Step 3: Create Your First Real Conversation and Upload a File
Don't just say 'Hi.' Start with intent. Type a clear request like, 'Help me draft a polite email to reschedule a meeting.' Hit enter. Watch Claude generate a complete, usable draft in seconds. Now, let's use its killer feature: document handling. Click the paperclip icon in the input box. Upload a PDF, TXT, or image (screenshot of text works). I tested this with a dense 20-page research PDF. Then, prompt: 'Summarize the key arguments from this document in three bullet points.' Claude will read the file and give a concise summary. What surprised me was its accuracy with complex tables. This combination—clear prompt plus document—is where Claude shines for beginners. You've just automated your first tedious task.

▶ **TASK DIRECTIONS**
In the Step 3 text, starting with "Step 3: Create" and going on through "first tedious task.", switch "paperclip" to "attachment" and write that part out again. The material after this has nothing to do with the Step 3 text.

▶ **ENTRIES SHOWN**
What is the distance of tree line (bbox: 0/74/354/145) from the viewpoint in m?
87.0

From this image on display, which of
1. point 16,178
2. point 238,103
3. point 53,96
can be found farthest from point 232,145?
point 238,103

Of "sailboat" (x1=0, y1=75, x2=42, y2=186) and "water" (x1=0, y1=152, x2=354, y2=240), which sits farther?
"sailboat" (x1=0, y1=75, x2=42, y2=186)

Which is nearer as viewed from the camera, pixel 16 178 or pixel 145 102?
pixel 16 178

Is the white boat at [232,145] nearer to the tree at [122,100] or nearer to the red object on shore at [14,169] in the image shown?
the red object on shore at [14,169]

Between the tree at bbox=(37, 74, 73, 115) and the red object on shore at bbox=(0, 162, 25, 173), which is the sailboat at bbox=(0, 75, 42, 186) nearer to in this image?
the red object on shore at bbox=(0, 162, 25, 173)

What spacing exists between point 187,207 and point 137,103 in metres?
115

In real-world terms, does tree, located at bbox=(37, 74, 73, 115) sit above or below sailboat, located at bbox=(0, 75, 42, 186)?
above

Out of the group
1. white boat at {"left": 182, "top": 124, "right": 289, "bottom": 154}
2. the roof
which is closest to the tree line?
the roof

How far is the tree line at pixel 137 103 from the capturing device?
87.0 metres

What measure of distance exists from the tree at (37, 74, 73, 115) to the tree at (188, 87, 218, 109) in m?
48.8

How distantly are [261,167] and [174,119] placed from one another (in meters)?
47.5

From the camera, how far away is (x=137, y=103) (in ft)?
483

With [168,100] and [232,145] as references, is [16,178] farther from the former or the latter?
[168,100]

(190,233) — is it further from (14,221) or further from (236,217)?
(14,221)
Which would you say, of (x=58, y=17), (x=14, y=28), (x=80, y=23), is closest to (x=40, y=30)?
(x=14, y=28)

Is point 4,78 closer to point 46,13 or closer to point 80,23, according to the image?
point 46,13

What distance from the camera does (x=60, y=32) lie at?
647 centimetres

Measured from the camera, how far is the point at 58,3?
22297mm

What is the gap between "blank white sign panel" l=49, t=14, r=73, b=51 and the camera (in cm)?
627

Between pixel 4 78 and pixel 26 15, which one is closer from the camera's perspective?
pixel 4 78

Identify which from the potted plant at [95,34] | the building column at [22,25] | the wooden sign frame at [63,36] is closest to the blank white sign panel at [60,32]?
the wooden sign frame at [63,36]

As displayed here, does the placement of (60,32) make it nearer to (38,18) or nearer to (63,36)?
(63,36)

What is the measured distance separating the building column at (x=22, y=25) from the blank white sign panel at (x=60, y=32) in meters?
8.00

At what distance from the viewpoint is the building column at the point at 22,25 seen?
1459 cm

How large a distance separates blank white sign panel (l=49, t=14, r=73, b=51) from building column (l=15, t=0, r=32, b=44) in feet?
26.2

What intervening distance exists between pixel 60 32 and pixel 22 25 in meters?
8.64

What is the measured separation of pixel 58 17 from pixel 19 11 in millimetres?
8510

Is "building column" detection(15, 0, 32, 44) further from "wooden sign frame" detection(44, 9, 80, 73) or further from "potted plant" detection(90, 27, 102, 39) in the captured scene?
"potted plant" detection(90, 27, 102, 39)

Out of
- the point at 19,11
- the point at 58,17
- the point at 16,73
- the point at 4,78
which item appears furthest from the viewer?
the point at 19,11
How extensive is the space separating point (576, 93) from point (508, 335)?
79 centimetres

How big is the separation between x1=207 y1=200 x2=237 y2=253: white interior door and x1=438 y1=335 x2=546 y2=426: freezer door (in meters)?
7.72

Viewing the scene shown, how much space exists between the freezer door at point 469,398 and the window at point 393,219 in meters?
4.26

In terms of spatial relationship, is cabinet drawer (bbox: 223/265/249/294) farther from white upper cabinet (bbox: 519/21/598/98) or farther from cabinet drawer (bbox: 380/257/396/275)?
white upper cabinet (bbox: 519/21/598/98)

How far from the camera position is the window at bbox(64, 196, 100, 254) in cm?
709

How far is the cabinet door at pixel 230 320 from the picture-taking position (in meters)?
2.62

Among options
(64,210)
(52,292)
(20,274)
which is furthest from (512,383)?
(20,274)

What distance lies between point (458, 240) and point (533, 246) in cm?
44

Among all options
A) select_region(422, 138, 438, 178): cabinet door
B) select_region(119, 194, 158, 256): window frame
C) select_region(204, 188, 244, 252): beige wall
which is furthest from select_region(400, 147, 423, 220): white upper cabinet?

▶ **SOLUTION FOR THIS EXERCISE**
Step 3: Create Your First Real Conversation and Upload a File
Don't just say 'Hi.' Start with intent. Type a clear request like, 'Help me draft a polite email to reschedule a meeting.' Hit enter. Watch Claude generate a complete, usable draft in seconds. Now, let's use its killer feature: document handling. Click the attachment icon in the input box. Upload a PDF, TXT, or image (screenshot of text works). I tested this with a dense 20-page research PDF. Then, prompt: 'Summarize the key arguments from this document in three bullet points.' Claude will read the file and give a concise summary. What surprised me was its accuracy with complex tables. This combination—clear prompt plus document—is where Claude shines for beginners. You've just automated your first tedious task.